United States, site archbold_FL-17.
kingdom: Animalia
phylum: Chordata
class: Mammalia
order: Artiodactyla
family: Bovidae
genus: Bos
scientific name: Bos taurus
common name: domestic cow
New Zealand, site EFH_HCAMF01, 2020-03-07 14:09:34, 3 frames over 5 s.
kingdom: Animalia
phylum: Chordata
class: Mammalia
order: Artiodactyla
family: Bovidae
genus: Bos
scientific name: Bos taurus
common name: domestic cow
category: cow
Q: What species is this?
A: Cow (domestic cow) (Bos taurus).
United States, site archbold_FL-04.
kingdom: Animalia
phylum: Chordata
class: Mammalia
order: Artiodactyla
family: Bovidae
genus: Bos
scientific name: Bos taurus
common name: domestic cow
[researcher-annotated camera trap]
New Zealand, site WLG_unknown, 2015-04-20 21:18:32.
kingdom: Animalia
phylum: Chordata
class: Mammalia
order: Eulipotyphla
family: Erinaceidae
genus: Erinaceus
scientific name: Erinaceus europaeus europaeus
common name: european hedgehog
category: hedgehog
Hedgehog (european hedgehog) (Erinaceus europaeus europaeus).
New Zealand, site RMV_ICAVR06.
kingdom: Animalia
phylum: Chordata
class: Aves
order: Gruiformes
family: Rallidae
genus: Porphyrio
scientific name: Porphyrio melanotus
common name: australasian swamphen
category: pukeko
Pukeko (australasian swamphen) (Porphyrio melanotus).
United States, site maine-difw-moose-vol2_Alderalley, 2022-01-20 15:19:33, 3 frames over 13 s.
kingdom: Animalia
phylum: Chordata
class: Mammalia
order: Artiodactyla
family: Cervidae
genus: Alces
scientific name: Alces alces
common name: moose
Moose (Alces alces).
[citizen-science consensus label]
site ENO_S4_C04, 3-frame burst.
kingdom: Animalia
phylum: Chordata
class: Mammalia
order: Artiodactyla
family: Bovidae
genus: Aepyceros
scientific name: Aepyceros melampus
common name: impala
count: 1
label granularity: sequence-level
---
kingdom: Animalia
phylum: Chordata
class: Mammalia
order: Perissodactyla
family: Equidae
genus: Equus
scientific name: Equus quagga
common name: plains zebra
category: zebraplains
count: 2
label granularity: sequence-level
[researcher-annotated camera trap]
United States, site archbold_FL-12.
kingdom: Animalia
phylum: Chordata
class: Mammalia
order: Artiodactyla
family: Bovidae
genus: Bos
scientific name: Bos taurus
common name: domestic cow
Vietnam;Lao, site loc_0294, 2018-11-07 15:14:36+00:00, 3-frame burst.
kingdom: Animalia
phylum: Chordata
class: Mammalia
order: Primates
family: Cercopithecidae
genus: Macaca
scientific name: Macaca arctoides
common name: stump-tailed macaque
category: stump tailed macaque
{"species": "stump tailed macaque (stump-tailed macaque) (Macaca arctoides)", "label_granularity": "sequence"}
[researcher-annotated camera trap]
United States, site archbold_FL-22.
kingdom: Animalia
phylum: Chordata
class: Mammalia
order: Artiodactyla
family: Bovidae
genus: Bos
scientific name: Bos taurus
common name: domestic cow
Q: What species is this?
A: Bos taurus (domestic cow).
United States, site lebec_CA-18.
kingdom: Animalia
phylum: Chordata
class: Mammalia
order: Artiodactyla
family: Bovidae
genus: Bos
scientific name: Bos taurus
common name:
____________
- [Task description]
Repeat each entry word for word.

- [Result for this task]
United States, site archbold_FL-17.
kingdom: Animalia
phylum: Chordata
class: Mammalia
order: Artiodactyla
family: Bovidae
genus: Bos
scientific name: Bos taurus
common name: domestic cow
New Zealand, site EFH_HCAMF01, 2020-03-07 14:09:34, 3 frames over 5 s.
kingdom: Animalia
phylum: Chordata
class: Mammalia
order: Artiodactyla
family: Bovidae
genus: Bos
scientific name: Bos taurus
common name: domestic cow
category: cow
Q: What species is this?
A: Cow (domestic cow) (Bos taurus).
United States, site archbold_FL-04.
kingdom: Animalia
phylum: Chordata
class: Mammalia
order: Artiodactyla
family: Bovidae
genus: Bos
scientific name: Bos taurus
common name: domestic cow
[researcher-annotated camera trap]
New Zealand, site WLG_unknown, 2015-04-20 21:18:32.
kingdom: Animalia
phylum: Chordata
class: Mammalia
order: Eulipotyphla
family: Erinaceidae
genus: Erinaceus
scientific name: Erinaceus europaeus europaeus
common name: european hedgehog
category: hedgehog
Hedgehog (european hedgehog) (Erinaceus europaeus europaeus).
New Zealand, site RMV_ICAVR06.
kingdom: Animalia
phylum: Chordata
class: Aves
order: Gruiformes
family: Rallidae
genus: Porphyrio
scientific name: Porphyrio melanotus
common name: australasian swamphen
category: pukeko
Pukeko (australasian swamphen) (Porphyrio melanotus).
United States, site maine-difw-moose-vol2_Alderalley, 2022-01-20 15:19:33, 3 frames over 13 s.
kingdom: Animalia
phylum: Chordata
class: Mammalia
order: Artiodactyla
family: Cervidae
genus: Alces
scientific name: Alces alces
common name: moose
Moose (Alces alces).
[citizen-science consensus label]
site ENO_S4_C04, 3-frame burst.
kingdom: Animalia
phylum: Chordata
class: Mammalia
order: Artiodactyla
family: Bovidae
genus: Aepyceros
scientific name: Aepyceros melampus
common name: impala
count: 1
label granularity: sequence-level
---
kingdom: Animalia
phylum: Chordata
class: Mammalia
order: Perissodactyla
family: Equidae
genus: Equus
scientific name: Equus quagga
common name: plains zebra
category: zebraplains
count: 2
label granularity: sequence-level
[researcher-annotated camera trap]
United States, site archbold_FL-12.
kingdom: Animalia
phylum: Chordata
class: Mammalia
order: Artiodactyla
family: Bovidae
genus: Bos
scientific name: Bos taurus
common name: domestic cow
Vietnam;Lao, site loc_0294, 2018-11-07 15:14:36+00:00, 3-frame burst.
kingdom: Animalia
phylum: Chordata
class: Mammalia
order: Primates
family: Cercopithecidae
genus: Macaca
scientific name: Macaca arctoides
common name: stump-tailed macaque
category: stump tailed macaque
{"species": "stump tailed macaque (stump-tailed macaque) (Macaca arctoides)", "label_granularity": "sequence"}
[researcher-annotated camera trap]
United States, site archbold_FL-22.
kingdom: Animalia
phylum: Chordata
class: Mammalia
order: Artiodactyla
family: Bovidae
genus: Bos
scientific name: Bos taurus
common name: domestic cow
Q: What species is this?
A: Bos taurus (domestic cow).
United States, site lebec_CA-18.
kingdom: Animalia
phylum: Chordata
class: Mammalia
order: Artiodactyla
family: Bovidae
genus: Bos
scientific name: Bos taurus
common name:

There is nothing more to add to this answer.